We are seeking a highly experienced and motivated individual to lead our ADC CMC teams. You will play a key role in the strategic direction, planning, and execution of development programs. As a CMC lead, you are responsible for overseeing all Chemistry, Manufacturing, and Controls (CMC) aspects of an ADC program, leading a team of scientists to develop and execute manufacturing processes for drug substance and drug product, ensuring Quality and Regulatory compliance throughout the development cycle, while being a key collaborator on the Global Product Team (GPT) to drive program forward. This is an individual contributor role, and the position reports to the head of Technical Operations.

Responsibilities

• Develops the overall CMC strategy to support program objectives.
• Leads CMC Team and represents CMC on Global Product Team.
• Serve as the central point of contact between GPT and Tech Ops functions.
• Provides Tech Ops input into the development of the asset lifecycle strategy.
• Empower technical representatives to plan and execute functional area objectives but owns cross-functional CMC decisions and is accountable for overall CMC deliverables .
• Ensures CMC Plan is aligned and integrated into the integrated project plan .
• Leads identification, assessment, mitigation and escalation of CMC risks.
• Partners with CMC Regulatory to develop regulatory strategy for the program.
• Lead the preparation and reviews of CMC sections and regulatory submissions .
• Accountable for ensuring supply strategy to meet Product strategy .
• Maximizes CMC Team performance through collaboration, delegation and empowering team members, positive team dynamics, effective communication and resource management .
• Partner with PM and functional area leads to develop budget and is accountable for budget adherence.
• Partner with CMC functional leads to drive optimization of manufacturing process to ensure scalability, efficiency, and cost-effectiveness.
• Collaborate with cross-functional teams, including Finance, Legal, Research, Translational Sciences, Clinical Development, Regulatory, Quality, Program Management, and Commercial to ensure seamless integration and execution of CMC as part of development program.
• Stay current with industry trends, technologies, and regulatory requirements for ADC drug development.
• Communicate program updates, challenges, risks, and successes to senior leaderships and key stakeholders.
• Build strong relationships with internal and external partners including CROs, CDMOs, and suppliers.
  
  

Qualifications

• PhD, Master’s, or Bachelor’s degree in Biochemistry, Chemistry, Chemical Engineering, or related field with a focus on biologics development.
• A minimum of 8 years of relevant experience in the biopharmaceutical industry with a PhD, 10 with a Master’s, or 12 with a Bachelor’s degree.
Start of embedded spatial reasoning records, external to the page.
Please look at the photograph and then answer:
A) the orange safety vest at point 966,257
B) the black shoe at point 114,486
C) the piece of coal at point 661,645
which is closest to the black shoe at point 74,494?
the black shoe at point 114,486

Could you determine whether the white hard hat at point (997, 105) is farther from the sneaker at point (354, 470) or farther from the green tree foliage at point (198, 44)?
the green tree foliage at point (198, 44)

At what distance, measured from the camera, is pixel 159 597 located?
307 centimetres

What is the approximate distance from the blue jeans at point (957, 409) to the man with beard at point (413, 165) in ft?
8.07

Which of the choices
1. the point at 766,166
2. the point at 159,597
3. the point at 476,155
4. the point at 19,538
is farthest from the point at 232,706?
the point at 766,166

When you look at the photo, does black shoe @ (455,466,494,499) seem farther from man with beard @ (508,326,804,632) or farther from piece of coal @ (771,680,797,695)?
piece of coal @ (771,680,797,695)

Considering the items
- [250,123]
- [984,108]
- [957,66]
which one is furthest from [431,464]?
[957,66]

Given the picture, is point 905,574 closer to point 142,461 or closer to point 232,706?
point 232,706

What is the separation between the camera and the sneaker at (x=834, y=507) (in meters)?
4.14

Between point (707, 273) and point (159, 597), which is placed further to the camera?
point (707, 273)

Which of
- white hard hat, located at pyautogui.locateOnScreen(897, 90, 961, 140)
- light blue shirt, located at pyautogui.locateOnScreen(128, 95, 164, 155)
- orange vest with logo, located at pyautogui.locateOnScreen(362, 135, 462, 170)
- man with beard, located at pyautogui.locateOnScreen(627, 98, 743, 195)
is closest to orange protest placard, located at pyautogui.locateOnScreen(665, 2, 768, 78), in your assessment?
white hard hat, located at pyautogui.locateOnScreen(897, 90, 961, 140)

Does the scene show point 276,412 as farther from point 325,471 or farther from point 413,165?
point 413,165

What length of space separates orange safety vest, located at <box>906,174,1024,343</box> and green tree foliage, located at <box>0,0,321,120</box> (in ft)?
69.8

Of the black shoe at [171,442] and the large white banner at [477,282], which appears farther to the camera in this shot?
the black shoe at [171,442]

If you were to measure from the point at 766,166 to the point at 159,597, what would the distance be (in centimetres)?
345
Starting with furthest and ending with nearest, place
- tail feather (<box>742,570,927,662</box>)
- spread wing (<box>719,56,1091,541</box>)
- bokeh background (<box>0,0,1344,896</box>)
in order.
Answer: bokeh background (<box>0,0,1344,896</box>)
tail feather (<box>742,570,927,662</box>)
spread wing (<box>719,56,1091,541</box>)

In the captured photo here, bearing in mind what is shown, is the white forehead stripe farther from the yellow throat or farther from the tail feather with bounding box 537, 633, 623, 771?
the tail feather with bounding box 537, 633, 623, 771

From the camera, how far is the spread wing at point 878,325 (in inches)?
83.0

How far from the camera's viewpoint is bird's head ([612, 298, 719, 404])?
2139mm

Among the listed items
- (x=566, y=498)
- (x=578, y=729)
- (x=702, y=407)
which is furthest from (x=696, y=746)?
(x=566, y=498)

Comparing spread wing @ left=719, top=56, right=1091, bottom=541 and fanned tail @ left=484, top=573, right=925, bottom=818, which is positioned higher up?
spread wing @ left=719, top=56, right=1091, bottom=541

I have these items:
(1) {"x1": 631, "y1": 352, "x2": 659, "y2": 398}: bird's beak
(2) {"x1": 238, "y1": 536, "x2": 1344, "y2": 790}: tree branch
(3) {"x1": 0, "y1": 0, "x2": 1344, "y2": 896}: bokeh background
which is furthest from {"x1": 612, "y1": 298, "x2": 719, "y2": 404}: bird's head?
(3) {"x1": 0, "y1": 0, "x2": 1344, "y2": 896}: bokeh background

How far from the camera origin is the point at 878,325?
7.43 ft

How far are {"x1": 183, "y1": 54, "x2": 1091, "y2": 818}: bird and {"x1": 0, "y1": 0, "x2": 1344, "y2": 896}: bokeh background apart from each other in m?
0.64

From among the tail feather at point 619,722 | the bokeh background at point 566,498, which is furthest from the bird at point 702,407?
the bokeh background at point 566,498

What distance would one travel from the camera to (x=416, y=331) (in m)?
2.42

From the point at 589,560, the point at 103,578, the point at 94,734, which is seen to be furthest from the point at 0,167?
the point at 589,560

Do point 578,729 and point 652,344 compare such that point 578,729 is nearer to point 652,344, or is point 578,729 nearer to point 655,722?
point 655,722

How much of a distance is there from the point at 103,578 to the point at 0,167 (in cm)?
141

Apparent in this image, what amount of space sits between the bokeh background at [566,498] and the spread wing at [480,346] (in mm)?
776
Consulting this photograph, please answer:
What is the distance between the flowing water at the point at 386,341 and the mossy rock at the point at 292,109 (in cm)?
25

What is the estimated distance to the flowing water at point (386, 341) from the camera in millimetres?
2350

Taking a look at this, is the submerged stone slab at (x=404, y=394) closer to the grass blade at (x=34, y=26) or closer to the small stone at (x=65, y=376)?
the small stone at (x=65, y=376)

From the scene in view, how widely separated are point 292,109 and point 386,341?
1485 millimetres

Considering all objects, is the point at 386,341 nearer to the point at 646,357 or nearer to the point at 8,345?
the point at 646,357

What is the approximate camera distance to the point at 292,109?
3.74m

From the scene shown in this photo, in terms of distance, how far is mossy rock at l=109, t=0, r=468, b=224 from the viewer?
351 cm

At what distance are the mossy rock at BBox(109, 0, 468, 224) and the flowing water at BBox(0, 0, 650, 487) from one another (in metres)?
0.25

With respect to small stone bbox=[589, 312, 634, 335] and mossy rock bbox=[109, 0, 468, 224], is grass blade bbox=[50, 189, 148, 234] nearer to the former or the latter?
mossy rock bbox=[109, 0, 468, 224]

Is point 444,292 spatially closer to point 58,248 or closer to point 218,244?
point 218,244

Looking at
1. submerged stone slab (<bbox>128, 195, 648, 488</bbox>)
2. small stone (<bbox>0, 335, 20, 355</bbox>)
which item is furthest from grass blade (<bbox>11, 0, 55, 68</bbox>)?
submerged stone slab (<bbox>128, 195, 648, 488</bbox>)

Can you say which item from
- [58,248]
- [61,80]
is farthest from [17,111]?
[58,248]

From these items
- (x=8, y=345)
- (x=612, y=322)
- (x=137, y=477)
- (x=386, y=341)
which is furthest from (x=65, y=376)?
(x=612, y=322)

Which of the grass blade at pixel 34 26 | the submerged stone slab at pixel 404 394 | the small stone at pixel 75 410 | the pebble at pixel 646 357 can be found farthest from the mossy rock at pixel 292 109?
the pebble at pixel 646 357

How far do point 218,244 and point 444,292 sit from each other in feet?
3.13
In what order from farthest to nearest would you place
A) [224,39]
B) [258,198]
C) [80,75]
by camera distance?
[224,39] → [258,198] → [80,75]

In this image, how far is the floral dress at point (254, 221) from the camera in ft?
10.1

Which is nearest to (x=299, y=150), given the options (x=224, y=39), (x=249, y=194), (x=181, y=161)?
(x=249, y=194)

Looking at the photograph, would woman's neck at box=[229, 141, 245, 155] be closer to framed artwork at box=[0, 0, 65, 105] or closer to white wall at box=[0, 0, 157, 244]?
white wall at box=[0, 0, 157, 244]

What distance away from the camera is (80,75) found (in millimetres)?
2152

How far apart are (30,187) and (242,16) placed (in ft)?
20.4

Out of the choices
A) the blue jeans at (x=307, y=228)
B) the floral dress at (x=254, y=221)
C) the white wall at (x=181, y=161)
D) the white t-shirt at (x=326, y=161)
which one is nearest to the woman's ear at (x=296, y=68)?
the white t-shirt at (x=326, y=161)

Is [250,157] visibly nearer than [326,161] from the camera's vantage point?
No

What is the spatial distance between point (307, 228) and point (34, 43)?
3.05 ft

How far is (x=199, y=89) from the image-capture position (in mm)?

Experience specifically in process & analytical development and/or manufacturing of biologics is required; ADC experience is a plus.
• Proven track record of leading CMC teams from research to FIH and from late-stage development to commercialization.
• Proven track record of excelling in at least one technical area within CMC.
• Excellent leadership, project management, and communication skills.
  
  

Knowledge And Skills

• In-depth understanding of the critical quality attributes (CQAs) and control strategy of biologics, specifically ADCs.
• Working knowledge of regulatory requirements for clinical and commercialization of sterile drug products.
• Strong analytical and problem-solving abilities with a focus on innovation and continuous improvement.
• Excellent interpersonal skills and ability to work in a multidisciplinary team environment.
• Ability to manage multiple projects with tight deadlines and priorities.
• Strong strategic planning and decision-making skills.
  
  

Washington State Pay Range

$226,918 - $271,625 USD

E/E/O

Immunome, Inc. is an equal opportunity employer. We celebrate diversity and are committed to creating an inclusive environment for all employees.